--- Written problem ---
In the records below, copy everything from the line containing "Can you say" down to the line containing "3. the union jack flag at pixel 153 223", word for word and including both of those lines. Leave out the pictures.

Collection entries:
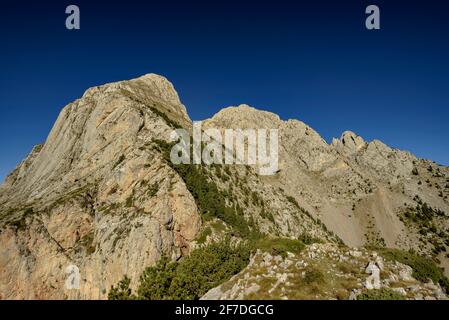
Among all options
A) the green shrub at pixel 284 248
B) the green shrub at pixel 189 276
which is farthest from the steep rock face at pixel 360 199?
the green shrub at pixel 284 248

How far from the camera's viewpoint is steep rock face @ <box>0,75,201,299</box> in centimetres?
7369

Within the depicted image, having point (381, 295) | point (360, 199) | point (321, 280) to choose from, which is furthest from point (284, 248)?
point (360, 199)

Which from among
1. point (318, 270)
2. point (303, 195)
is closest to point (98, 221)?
point (318, 270)

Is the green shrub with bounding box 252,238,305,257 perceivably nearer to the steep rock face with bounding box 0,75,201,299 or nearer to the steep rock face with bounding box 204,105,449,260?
the steep rock face with bounding box 0,75,201,299

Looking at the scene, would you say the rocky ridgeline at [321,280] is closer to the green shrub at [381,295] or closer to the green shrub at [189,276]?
the green shrub at [381,295]

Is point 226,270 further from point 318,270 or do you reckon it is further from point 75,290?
point 75,290

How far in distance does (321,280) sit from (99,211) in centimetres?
6771

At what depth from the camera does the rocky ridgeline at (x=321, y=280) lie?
29781 millimetres

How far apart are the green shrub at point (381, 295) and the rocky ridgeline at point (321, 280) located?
8cm

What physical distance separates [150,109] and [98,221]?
152 ft

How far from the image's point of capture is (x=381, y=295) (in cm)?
2823

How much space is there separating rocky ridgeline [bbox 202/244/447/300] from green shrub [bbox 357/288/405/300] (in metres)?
0.08

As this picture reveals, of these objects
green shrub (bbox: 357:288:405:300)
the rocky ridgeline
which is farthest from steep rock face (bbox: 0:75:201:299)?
green shrub (bbox: 357:288:405:300)

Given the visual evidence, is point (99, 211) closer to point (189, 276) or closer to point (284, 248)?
point (189, 276)
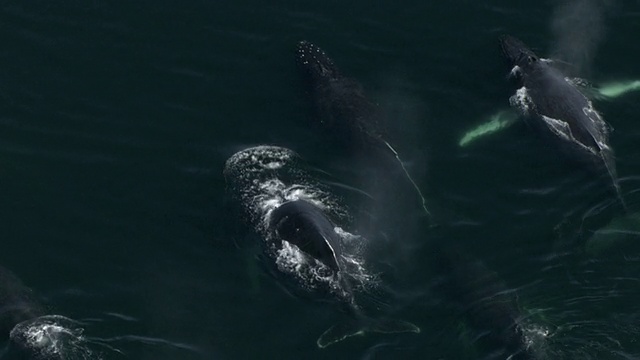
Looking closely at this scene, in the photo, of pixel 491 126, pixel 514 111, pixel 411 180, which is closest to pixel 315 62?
pixel 411 180

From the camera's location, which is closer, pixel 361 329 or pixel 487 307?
pixel 361 329

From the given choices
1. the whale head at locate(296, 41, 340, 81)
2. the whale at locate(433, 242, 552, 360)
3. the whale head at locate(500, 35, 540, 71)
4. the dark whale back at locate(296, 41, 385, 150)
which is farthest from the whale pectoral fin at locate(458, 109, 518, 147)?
the whale head at locate(296, 41, 340, 81)

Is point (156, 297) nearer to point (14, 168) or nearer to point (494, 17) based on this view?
point (14, 168)

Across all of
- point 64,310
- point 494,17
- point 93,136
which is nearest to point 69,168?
point 93,136

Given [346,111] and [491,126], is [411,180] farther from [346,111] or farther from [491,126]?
[491,126]

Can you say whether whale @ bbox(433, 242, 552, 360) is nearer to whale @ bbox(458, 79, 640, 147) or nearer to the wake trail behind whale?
the wake trail behind whale

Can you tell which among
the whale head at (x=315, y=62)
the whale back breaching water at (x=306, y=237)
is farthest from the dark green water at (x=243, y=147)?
the whale head at (x=315, y=62)
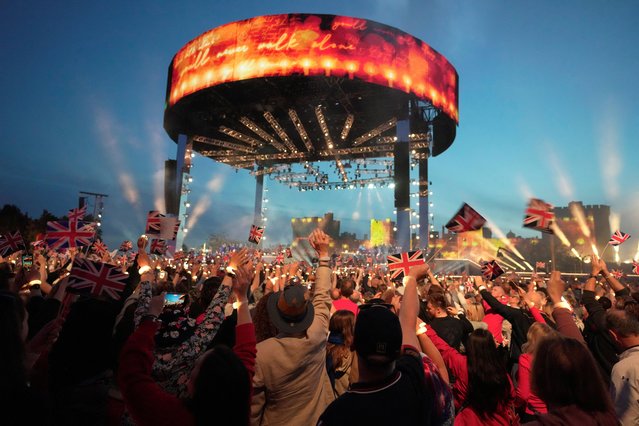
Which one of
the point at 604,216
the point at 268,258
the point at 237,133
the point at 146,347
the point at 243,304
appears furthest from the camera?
the point at 604,216

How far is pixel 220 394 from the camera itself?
165cm

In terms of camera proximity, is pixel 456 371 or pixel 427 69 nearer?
pixel 456 371

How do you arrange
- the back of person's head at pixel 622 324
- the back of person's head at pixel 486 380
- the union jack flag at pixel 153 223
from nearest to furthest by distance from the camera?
1. the back of person's head at pixel 486 380
2. the back of person's head at pixel 622 324
3. the union jack flag at pixel 153 223

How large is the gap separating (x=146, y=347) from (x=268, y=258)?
35.8 metres

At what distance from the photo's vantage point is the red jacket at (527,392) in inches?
144

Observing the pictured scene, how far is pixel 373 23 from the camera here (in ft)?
80.8

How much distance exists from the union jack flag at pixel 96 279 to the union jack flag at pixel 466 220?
26.3 ft

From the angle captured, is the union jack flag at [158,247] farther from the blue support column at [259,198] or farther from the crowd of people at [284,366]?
the blue support column at [259,198]

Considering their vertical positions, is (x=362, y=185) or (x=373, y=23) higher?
(x=373, y=23)

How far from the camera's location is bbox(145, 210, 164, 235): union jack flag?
1312cm

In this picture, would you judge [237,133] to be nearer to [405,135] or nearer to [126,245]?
[405,135]

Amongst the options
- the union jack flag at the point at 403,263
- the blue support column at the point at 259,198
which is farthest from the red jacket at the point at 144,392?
the blue support column at the point at 259,198

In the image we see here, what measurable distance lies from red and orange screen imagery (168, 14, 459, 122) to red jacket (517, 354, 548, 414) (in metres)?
22.2

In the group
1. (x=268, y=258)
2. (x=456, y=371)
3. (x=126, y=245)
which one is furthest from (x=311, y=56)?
(x=456, y=371)
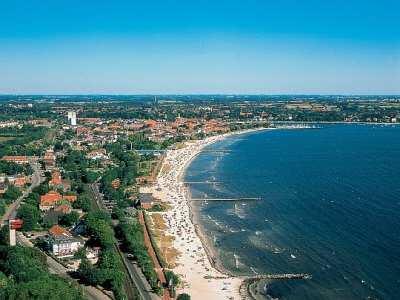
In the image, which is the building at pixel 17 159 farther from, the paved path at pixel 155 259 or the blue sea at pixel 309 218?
the paved path at pixel 155 259

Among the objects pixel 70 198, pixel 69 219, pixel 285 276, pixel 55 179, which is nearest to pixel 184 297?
pixel 285 276

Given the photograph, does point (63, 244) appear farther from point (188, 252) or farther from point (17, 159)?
point (17, 159)

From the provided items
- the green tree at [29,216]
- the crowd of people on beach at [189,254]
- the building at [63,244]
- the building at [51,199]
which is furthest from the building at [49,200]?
the building at [63,244]

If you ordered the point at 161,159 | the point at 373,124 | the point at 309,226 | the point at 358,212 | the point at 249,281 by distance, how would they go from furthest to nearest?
the point at 373,124 < the point at 161,159 < the point at 358,212 < the point at 309,226 < the point at 249,281

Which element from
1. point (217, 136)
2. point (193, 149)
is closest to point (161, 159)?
point (193, 149)

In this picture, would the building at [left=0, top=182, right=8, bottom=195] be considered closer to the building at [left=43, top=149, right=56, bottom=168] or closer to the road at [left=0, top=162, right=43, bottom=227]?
the road at [left=0, top=162, right=43, bottom=227]

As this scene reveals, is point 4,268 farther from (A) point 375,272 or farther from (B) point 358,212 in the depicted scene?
(B) point 358,212
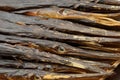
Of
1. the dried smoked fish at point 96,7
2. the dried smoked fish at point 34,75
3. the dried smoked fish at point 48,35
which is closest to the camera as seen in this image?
the dried smoked fish at point 34,75

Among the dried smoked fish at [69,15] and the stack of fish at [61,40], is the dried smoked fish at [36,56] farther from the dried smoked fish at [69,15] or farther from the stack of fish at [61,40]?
the dried smoked fish at [69,15]

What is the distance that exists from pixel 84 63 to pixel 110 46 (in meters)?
0.20

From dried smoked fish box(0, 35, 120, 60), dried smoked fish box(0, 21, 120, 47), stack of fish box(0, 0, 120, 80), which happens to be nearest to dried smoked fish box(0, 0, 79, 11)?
stack of fish box(0, 0, 120, 80)

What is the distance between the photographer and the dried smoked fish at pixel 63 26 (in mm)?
1708

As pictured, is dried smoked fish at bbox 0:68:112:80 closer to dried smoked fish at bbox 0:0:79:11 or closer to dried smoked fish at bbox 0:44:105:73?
dried smoked fish at bbox 0:44:105:73

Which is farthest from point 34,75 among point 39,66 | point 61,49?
point 61,49

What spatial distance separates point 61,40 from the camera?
170 centimetres

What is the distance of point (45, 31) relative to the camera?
68.1 inches

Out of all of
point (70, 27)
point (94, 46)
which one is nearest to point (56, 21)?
point (70, 27)

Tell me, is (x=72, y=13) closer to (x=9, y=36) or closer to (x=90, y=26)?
(x=90, y=26)

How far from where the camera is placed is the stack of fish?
162 cm

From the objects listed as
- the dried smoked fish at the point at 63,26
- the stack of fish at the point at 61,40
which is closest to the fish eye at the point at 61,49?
the stack of fish at the point at 61,40

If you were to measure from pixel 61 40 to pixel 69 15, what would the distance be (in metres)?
0.18

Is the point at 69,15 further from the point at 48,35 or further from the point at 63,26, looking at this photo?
the point at 48,35
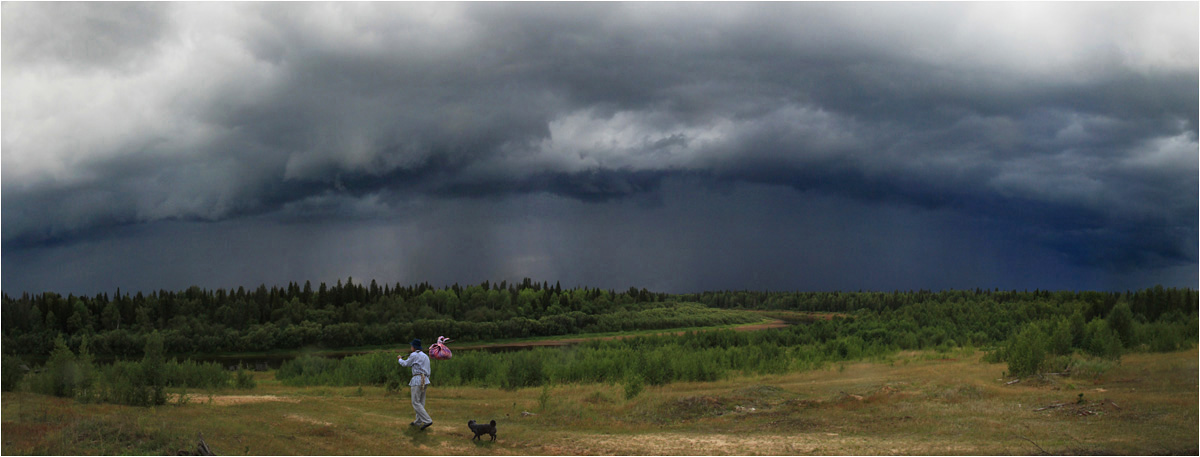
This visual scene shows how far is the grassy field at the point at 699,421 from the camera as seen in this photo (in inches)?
666

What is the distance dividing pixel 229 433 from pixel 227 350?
87.1 m

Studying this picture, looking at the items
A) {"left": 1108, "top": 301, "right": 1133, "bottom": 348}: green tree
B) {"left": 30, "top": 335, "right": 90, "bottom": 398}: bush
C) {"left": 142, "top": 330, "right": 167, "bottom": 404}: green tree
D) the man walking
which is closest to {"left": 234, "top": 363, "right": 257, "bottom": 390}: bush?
{"left": 30, "top": 335, "right": 90, "bottom": 398}: bush

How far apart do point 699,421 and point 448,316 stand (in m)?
92.8

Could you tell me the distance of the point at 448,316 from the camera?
4446 inches

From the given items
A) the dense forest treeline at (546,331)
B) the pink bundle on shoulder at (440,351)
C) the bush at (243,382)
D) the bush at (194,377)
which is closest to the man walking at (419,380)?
the pink bundle on shoulder at (440,351)

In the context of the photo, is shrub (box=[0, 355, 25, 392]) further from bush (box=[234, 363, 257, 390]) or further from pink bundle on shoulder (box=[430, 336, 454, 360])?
pink bundle on shoulder (box=[430, 336, 454, 360])

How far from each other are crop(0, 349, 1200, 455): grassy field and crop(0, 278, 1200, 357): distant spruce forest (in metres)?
20.2

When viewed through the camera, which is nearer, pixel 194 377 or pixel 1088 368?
pixel 1088 368

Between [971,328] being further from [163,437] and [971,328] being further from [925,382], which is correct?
[163,437]

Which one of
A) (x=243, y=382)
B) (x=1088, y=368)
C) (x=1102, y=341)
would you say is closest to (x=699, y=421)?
(x=1088, y=368)

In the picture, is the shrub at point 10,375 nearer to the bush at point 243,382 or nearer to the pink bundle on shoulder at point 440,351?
the bush at point 243,382

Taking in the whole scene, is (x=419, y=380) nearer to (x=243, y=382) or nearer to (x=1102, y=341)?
(x=243, y=382)

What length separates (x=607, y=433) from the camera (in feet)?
69.5

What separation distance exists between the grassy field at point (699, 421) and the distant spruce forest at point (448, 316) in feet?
66.3
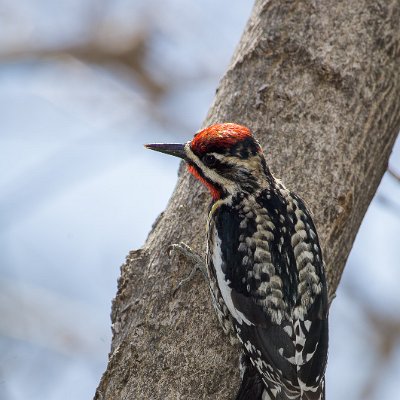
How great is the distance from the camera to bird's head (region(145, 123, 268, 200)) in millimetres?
4031

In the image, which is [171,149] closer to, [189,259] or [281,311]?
[189,259]

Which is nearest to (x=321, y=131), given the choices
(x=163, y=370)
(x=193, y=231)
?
(x=193, y=231)

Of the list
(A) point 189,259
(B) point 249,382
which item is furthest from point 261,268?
(B) point 249,382

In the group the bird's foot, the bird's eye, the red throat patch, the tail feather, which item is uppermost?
the bird's eye

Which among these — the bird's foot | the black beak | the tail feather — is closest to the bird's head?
the black beak

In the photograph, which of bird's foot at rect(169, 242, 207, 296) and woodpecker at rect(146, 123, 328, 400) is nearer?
woodpecker at rect(146, 123, 328, 400)

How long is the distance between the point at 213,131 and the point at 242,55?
0.74 metres

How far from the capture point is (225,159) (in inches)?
163

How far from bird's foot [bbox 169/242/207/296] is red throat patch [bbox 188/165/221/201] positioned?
0.97 feet

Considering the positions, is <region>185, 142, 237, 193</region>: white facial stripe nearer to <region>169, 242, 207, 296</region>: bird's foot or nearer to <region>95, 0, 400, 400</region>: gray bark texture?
<region>95, 0, 400, 400</region>: gray bark texture

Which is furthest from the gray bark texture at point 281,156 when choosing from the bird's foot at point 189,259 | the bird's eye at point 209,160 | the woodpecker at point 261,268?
the bird's eye at point 209,160

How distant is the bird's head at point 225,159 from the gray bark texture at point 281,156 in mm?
197

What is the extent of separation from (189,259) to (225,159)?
51cm

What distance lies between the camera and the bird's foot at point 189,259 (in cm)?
401
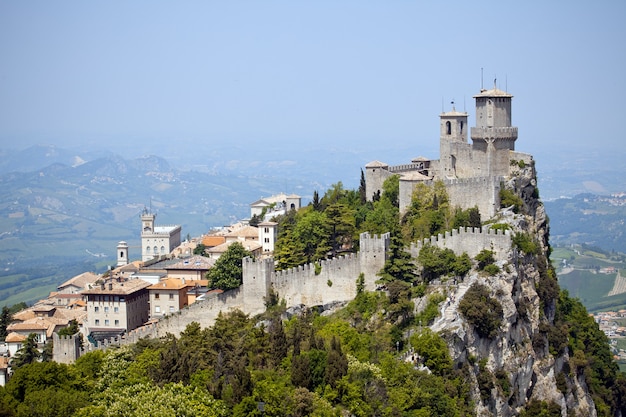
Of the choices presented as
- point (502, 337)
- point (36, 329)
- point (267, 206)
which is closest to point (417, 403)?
point (502, 337)

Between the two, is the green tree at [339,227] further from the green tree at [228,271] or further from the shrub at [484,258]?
the shrub at [484,258]

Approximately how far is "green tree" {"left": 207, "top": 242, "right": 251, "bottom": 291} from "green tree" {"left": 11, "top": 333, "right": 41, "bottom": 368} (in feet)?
33.1

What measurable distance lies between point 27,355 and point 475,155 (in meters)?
27.4

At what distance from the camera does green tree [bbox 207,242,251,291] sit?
192ft

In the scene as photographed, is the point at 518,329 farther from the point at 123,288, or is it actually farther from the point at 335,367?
the point at 123,288

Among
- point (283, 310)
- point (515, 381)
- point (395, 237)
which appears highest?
point (395, 237)

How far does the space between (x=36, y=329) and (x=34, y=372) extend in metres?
16.8

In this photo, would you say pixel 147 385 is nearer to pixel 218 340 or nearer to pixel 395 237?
pixel 218 340

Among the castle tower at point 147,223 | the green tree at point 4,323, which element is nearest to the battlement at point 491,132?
the green tree at point 4,323

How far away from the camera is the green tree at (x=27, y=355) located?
55.9 metres

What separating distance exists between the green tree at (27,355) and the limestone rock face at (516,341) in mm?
21088

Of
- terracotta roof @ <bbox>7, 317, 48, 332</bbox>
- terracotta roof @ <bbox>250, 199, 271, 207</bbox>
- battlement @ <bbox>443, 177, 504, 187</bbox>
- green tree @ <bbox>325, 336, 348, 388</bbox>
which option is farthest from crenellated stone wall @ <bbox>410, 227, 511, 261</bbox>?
terracotta roof @ <bbox>250, 199, 271, 207</bbox>

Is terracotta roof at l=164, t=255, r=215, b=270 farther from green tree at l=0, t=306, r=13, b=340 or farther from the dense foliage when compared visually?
the dense foliage

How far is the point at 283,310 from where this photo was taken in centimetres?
5619
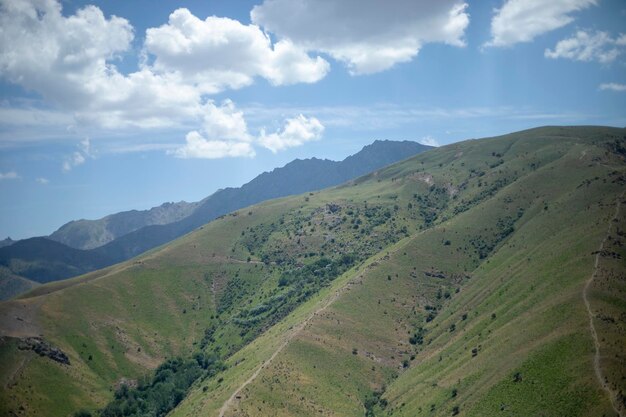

--- Response to the task ---
Can you say whether whale @ bbox(433, 242, 552, 360) is nearer to whale @ bbox(458, 79, 640, 147) or nearer to the wake trail behind whale?
the wake trail behind whale

Can you tell which among
the whale head at (x=315, y=62)
the whale back breaching water at (x=306, y=237)
is farthest from the dark green water at (x=243, y=147)?
the whale head at (x=315, y=62)
Which one of
the point at 604,216
the point at 268,258
the point at 237,133
the point at 146,347
the point at 243,304
appears furthest from the camera?
the point at 604,216

How far is pixel 220 394 from the camera itself?
165cm

In terms of camera proximity, is pixel 456 371 or pixel 427 69 nearer?
pixel 456 371

How do you arrange
- the back of person's head at pixel 622 324
- the back of person's head at pixel 486 380
- the union jack flag at pixel 153 223
from nearest to furthest by distance from the camera?
1. the back of person's head at pixel 486 380
2. the back of person's head at pixel 622 324
3. the union jack flag at pixel 153 223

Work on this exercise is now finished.